Il vostro critico teatrale, proprio nel primo articolo "Il coraggio di amare", dopo aver fatto una breve descrizione delle tre opere in cartellone, cioè Fanciulla del West di Puccini - Don Pasquale di Donizzetti e il Trovatore di Giuseppe Verdi, alla fine del suo scrivere ha ricordato le numerosissime rappresentazioni di quest’opera, a Lecce a partire da quella del 1858 - del 1901, all’altra del 1945 al teatro Apollo con Maria Caniglia e Beniamino Gigli e finalmente a quella del 1958, con un celebre tenore di quel tempo, cioè Mario Filippeschi.



Proprio di questo grande artista vorrei dire qualcosa in quanto testimone diretto. Io ho avuto l’onore di conoscere “de visu” Mario Filippeschi - egli era già stato a Lecce, nella stagione lirica 1948/49, sempre al teatro Apollo, dove debuttò in Bohème con la Pederzini, un successo esaltante, dopo il famoso do di petto di “che gelida manina” - ed io ero in scena con lui, ma nelle voci bianche a cantare “... ecco i giocattoli di Parpignol” - non lo posso dimenticare. Filippeschi era un bell’uomo, un fiorentino doc e il soprano se lo mangiava con gli occhi, ed in scena si baciavano veramente.



Voce possente, da lirico spinto, colore bellissimo, caldo morbido, timbro che ricordava Lauri Volpi altra celebrità di quell’epoca, che a Lecce, guarda caso, cantò, proprio, la Fanciulla del West. Ma la carriera artistica di Mario Filippeschi, ebbe le più clamorose affermazioni in America del Sud, Argentina, Cile, Brasile, Uruguai ecc., ecc., ove si esibivano i più noti e famosi cantanti spagnoli, poi è ritornato in Italia, dopo i grandi successi al Covent-Garden di Londra, proprio in Trovatore e Un ballo in maschera.

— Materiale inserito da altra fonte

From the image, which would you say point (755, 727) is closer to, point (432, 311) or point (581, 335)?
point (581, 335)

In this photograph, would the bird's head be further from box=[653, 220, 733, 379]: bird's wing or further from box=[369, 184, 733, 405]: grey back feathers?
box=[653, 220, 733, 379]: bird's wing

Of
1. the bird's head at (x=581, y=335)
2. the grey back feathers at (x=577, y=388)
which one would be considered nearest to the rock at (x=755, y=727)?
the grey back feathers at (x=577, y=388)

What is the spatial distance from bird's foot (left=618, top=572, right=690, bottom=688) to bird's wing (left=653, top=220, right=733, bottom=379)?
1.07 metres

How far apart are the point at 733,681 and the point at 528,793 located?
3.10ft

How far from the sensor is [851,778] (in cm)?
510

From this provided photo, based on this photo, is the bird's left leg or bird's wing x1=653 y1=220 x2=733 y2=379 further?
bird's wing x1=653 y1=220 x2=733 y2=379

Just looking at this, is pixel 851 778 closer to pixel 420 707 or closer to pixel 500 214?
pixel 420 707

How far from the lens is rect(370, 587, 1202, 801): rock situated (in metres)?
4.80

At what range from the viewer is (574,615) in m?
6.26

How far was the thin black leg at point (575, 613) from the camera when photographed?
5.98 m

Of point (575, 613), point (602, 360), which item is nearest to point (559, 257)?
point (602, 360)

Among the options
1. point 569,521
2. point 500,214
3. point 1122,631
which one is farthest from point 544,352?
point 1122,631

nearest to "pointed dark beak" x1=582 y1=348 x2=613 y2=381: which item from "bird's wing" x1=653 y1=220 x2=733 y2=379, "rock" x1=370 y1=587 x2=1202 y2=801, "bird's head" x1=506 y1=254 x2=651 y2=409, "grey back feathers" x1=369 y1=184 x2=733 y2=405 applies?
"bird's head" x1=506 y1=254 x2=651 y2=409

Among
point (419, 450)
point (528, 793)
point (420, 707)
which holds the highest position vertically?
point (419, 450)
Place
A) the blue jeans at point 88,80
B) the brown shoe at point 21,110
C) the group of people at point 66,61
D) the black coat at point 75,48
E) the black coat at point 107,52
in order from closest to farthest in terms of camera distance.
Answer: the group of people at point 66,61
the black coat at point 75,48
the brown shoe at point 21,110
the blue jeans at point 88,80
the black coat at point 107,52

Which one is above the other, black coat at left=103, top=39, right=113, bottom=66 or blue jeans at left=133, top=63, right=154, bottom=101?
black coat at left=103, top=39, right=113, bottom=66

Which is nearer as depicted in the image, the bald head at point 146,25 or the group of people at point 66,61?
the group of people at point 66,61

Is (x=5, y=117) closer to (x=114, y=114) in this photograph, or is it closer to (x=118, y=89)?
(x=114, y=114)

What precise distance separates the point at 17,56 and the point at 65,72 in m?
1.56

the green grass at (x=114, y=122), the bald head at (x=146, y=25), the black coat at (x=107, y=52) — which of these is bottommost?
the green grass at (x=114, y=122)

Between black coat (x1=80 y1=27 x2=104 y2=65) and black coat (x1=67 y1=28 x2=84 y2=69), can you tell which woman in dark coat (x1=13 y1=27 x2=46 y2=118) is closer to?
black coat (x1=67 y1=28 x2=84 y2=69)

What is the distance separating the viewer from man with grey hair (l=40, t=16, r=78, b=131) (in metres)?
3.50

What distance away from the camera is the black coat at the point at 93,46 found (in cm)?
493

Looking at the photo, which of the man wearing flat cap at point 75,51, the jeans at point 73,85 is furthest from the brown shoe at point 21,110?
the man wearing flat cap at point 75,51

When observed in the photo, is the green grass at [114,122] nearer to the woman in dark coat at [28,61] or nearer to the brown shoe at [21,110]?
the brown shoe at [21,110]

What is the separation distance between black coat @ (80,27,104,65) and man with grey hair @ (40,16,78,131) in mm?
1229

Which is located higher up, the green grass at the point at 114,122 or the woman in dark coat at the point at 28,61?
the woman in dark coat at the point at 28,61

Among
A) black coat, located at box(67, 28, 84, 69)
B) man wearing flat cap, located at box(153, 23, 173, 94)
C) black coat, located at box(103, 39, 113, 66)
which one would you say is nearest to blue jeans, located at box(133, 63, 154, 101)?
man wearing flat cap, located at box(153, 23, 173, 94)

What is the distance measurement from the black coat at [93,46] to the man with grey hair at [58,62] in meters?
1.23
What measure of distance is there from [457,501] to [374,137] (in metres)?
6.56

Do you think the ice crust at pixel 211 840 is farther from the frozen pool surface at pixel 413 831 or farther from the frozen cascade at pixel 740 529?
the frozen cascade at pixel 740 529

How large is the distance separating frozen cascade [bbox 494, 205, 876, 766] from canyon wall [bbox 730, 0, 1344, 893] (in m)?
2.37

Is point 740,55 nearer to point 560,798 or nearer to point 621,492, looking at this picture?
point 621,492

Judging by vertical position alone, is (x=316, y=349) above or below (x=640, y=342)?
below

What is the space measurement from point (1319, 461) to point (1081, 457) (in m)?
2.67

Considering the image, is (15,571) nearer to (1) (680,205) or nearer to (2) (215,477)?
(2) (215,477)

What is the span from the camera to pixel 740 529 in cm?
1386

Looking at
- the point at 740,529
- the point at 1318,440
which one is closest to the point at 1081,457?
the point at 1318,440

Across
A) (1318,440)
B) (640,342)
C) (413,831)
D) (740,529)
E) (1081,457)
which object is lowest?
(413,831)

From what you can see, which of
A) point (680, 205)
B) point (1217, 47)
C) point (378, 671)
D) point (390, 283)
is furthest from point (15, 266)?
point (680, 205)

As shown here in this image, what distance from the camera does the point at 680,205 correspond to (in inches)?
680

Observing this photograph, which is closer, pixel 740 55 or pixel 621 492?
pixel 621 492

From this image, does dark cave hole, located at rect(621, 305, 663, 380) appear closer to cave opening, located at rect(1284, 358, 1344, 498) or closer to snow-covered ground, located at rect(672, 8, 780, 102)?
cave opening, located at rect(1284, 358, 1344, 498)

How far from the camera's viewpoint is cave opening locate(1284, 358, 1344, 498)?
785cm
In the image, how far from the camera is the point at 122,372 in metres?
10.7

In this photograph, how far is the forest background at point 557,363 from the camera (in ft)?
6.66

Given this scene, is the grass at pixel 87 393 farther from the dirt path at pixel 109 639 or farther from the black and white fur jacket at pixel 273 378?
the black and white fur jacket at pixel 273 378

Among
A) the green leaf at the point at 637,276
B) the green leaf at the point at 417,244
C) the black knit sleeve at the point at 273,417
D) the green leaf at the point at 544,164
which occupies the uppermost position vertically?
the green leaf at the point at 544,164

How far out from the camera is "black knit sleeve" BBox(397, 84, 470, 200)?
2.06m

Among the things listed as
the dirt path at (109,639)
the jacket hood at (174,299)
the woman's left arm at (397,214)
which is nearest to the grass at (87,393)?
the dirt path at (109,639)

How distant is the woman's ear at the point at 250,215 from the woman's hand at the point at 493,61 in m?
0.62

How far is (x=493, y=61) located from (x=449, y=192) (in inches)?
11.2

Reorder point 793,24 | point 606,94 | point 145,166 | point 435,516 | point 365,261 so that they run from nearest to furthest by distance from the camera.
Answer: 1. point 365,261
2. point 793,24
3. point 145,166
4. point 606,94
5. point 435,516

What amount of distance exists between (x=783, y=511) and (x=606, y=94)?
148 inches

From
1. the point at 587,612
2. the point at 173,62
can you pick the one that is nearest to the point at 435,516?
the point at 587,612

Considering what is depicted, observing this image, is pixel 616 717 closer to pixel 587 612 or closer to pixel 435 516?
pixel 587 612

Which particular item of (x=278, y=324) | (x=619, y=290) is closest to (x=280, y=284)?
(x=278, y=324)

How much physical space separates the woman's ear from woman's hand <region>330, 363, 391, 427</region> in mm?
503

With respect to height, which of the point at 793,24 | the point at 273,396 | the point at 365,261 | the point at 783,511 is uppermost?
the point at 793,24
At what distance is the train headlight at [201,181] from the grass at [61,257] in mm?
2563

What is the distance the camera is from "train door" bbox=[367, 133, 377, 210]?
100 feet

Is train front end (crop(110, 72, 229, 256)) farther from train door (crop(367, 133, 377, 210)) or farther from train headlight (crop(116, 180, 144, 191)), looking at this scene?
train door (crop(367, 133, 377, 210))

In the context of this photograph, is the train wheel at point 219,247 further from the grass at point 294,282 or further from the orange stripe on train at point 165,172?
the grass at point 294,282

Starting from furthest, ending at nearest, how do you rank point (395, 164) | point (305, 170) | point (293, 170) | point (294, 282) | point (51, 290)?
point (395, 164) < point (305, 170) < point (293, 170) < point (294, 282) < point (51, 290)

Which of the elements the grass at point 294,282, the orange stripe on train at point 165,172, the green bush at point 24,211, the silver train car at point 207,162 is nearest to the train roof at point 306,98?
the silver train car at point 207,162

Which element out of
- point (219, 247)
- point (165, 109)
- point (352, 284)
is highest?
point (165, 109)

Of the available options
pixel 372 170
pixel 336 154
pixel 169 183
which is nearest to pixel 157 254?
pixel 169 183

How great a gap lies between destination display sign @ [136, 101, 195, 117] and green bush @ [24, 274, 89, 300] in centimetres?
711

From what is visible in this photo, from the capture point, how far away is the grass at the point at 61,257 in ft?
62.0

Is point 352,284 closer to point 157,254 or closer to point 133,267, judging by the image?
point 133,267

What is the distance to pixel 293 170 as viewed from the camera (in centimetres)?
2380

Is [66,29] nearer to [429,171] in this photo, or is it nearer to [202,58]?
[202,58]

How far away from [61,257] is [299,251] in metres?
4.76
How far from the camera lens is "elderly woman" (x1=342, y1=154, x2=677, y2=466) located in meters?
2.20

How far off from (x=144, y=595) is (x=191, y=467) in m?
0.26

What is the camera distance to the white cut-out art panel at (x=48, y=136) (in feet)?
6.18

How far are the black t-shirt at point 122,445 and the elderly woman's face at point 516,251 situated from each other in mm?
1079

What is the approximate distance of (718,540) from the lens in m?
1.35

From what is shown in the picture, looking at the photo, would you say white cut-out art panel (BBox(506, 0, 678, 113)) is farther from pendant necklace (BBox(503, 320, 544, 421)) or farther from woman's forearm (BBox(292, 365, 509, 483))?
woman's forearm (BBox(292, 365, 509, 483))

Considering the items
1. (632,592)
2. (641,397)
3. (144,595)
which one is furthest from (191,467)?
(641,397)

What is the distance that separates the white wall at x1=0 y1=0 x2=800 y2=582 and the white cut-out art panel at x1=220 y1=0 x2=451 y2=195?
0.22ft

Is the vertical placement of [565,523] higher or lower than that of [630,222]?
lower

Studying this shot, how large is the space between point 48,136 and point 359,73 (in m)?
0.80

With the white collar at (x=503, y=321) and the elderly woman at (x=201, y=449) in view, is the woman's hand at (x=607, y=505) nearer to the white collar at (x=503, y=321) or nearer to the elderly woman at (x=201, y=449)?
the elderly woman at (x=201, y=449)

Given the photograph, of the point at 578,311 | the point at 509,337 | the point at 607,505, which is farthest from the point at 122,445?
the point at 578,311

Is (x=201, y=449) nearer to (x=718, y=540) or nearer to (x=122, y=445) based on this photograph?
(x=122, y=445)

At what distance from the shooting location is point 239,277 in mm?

Lo ricordo sempre con grande emozione, perché su di lui ho fatto delle ricerche, ma come spesso accade la storia dei cantanti di musica lirica, si limita a ricordare i grandi del melodramma italiano, con ridotte recensioni sui giornali e poche incisioni, giacchè stiamo parlando di gente che è vissuta ed ha concluso la propria carriera artistica negli anni cinquanta del secolo scorso, quando la tecnologia del suono non disponeva di mezzi adeguati e sofisticati come gli attuali, allora com’è noto incidevano le romanze più conosciute ed amate dal pubblico su dischi a 78 giri in vinile, ed erano in pochi ad acquistare quel tipo di musica! Filippeschi a parere del sottoscritto (non voglio fare il critico) rimane uno dei più grandi tenori nel firmamento della musica lirica italiana e certamente un campione nella emissione delle note acute, come nella romanza “Di quella pira”.